- _Task to complete_
Reproduce the part of the listing that opens with the line containing "At what measured" and continues through the end of the listing, including both ends, with every line unchanged.

- _Given data_
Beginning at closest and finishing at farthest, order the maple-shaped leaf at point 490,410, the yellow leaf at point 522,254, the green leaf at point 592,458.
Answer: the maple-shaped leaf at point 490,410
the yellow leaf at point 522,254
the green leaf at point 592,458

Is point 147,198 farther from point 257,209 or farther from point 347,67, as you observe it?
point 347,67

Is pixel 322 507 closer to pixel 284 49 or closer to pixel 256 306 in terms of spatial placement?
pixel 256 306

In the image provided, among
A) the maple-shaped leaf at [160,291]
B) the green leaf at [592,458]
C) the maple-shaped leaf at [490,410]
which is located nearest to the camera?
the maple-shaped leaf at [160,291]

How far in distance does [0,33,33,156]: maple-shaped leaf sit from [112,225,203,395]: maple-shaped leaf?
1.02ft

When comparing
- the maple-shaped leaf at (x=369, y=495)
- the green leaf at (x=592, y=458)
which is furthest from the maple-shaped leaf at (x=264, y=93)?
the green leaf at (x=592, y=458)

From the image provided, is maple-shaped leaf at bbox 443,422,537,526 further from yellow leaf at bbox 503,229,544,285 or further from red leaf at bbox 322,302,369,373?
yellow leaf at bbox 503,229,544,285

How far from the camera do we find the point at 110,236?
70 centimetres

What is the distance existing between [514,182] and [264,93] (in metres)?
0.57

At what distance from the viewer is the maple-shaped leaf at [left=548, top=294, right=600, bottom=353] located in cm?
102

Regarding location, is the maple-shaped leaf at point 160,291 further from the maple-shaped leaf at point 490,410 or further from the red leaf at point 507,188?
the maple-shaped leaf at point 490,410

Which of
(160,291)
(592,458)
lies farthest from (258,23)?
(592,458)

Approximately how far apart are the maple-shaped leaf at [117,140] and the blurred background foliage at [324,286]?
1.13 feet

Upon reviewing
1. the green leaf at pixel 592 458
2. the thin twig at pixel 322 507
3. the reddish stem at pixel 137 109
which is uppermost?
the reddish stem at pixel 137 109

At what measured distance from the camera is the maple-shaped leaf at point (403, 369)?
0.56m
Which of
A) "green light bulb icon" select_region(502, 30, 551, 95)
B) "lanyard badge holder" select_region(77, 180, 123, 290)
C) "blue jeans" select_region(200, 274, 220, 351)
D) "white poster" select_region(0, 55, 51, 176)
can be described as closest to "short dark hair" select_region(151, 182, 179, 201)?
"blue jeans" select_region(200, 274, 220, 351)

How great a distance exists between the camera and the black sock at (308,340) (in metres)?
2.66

- _Correct output_
At what measured distance from the camera is the maple-shaped leaf at point (403, 369)?
0.56m
Which of
A) "green light bulb icon" select_region(502, 30, 551, 95)
B) "lanyard badge holder" select_region(77, 180, 123, 290)
C) "blue jeans" select_region(200, 274, 220, 351)
D) "white poster" select_region(0, 55, 51, 176)
can be described as closest to "short dark hair" select_region(151, 182, 179, 201)?
"blue jeans" select_region(200, 274, 220, 351)

How great a distance exists between the camera and the black sock at (308,340) (in metres)?
2.66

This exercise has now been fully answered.